— Written instruction —
Locate every line below that contains the string "between", matching case exactly, and copy each of those lines.

— Material for this task —
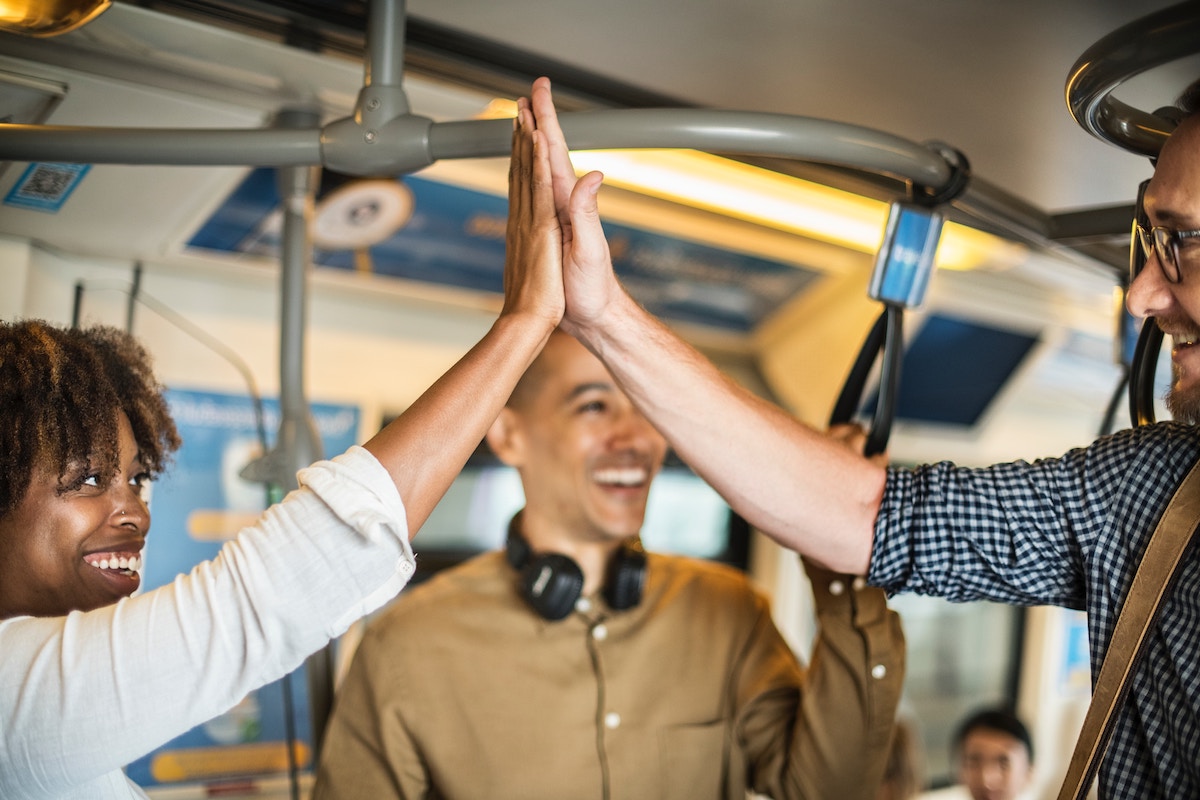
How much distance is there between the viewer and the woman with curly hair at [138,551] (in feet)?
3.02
...
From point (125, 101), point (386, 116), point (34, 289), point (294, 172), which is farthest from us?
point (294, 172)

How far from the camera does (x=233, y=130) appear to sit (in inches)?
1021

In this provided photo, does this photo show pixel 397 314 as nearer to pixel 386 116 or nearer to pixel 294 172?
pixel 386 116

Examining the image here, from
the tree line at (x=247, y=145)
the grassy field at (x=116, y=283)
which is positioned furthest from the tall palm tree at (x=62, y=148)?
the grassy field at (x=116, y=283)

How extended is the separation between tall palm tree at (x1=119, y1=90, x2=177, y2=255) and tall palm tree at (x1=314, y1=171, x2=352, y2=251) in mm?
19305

— Full response —
How much distance is there between the viewer and the woman with curly hair at [138,551] (in feet)?
How extended is the separation between tall palm tree at (x1=119, y1=90, x2=177, y2=255) and tall palm tree at (x1=314, y1=171, x2=352, y2=251) in mm?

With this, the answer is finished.